======== DATASET ENTRIES ========

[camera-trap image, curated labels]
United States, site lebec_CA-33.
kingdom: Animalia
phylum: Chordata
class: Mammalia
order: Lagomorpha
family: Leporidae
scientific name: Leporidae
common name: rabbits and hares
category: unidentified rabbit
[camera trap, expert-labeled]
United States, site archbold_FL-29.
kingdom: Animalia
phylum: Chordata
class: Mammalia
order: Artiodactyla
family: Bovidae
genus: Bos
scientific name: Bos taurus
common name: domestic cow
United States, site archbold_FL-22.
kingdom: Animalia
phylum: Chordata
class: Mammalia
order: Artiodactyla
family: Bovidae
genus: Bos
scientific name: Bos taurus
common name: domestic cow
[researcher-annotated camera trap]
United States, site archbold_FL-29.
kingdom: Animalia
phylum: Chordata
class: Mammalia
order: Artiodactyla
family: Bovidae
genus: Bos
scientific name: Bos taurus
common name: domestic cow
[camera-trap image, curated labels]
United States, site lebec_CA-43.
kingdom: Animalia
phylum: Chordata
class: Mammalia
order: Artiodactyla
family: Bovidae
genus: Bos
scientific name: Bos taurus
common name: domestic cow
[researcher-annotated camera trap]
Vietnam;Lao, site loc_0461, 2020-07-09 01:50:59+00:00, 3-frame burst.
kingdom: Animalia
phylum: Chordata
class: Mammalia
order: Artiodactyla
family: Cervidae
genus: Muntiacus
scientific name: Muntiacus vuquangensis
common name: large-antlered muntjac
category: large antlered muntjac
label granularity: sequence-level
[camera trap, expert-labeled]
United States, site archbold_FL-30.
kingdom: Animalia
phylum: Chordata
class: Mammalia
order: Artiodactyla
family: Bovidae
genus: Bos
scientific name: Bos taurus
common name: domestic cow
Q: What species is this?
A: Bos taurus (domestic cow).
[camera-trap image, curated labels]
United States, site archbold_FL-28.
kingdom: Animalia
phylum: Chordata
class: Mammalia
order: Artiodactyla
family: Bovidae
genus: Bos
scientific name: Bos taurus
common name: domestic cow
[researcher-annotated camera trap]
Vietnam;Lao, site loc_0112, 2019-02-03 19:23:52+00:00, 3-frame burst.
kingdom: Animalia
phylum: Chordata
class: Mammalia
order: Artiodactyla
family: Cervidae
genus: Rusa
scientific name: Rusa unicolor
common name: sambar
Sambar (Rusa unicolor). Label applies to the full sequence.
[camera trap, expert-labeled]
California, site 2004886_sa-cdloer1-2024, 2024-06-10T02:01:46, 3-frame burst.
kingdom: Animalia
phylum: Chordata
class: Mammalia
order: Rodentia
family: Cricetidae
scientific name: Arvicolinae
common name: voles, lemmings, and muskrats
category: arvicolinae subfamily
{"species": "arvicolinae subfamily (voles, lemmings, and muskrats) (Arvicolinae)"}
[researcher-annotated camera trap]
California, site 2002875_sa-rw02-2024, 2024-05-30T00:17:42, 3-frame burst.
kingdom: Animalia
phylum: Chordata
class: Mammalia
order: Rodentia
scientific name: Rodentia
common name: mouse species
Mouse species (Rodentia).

========

EXERCISE BRIEF — Which lines above include the word "California"? Return each one.

ANSWER SPACE —
California, site 2004886_sa-cdloer1-2024, 2024-06-10T02:01:46, 3-frame burst.
California, site 2002875_sa-rw02-2024, 2024-05-30T00:17:42, 3-frame burst.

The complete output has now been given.